This study is limited in scope to the constructs measured in relation to the specific VR experiences. It does not seek to answer questions such as the influence of VR vs. traditional media, which have already been documented in several studies with mixed results. Archer and Finger (2018) found that immersive formats resulted in stronger empathic responses than traditional media, with a higher probability of participants taking part in political or social actions. Research conducted at Oxford University compared the prosocial impact of conventional and immersive media finding that target-specific VR formats have a bigger influence on users (Van Loon et al., 2018).

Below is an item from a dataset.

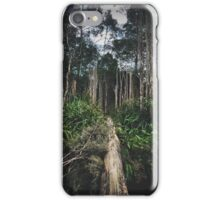 Into The Wilds iPhone Case/Skin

In a study comparing effects on empathy between participants consuming the content as either a written script, two-dimensional screened video or 360-degree, three-dimensional immersive virtual reality experience, Steinfeld (2020) showed no correlation between the method of content consumption and participant’s empathetic reaction.

The methodology and findings of our study are limited by the demographics of the sample, which only included university students from the United States. There can be no claims of generalizability and we encourage similar studies to be conducted across cultures. Additional limitations include the self-reported assessments utilized for dependent variables, the process of choosing which VR experiences to test, and the lack of previous studies linking VR to compassion, moral reasoning, and moral foundations.

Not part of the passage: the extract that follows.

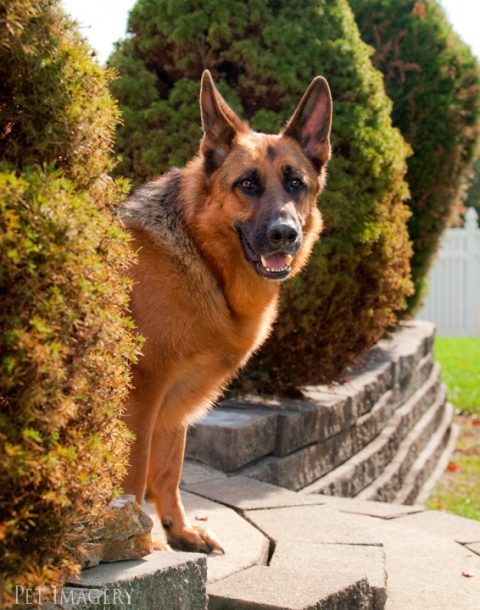 german shepherd kaplan pet photography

Larger studies across geo-political groups, levels of education, cultures, religions, and several other demographics will provide increased validity, reliability and insights to possibly predict and drive specific outcomes. Incorporating VR into experiential education programs might possibly help our students develop higher forms of moral reasoning to address the collective challenges we face as a global community. We do not propose that higher stages of moral reasoning are right while lower stages are wrong, but we do propose the development of more complex decision-making skills may help students move beyond singular and dichotomous levels of thought and decision-making tendencies involving primarily personal interest.

This research examines how one VR experience might influence four of the primary constructs commonly studied and discussed in the literature of moral psychology, with the findings limited to this purpose, but it addresses additional questions as well. The first is to provide insight to better understand why empathy has not been clearly and consistently linked to the experiences of VR in quantitative studies (Seinfeld et al., 2018; Villalba et al., 2021; Sora-Domenjó, 2022). This includes the debate over construct definitions of empathy and compassion, (Cuff et al., 2016; Bloom, 2017; Hall and Schwartz, 2019). Still further questions arise on the validity of our assessments in general, and how the language used in these assessments may contribute to our results, (Blankenship et al., 2021). But perhaps the most important question pertains to our understanding of how VR experiences can possibly contribute to pro-social behavior.

While it is important to increase our understanding of how links between VR experiences and specific constructs might occur, it is even more important to understand how we can use these experiences to drive specific thoughts, behaviors and outcomes. How can VR be incorporated into experiential learning programs that might help educators advance the moral reasoning, moral foundations, empathy and compassion of their students? This study takes small, but hopefully useful steps toward addressing these questions and objectives.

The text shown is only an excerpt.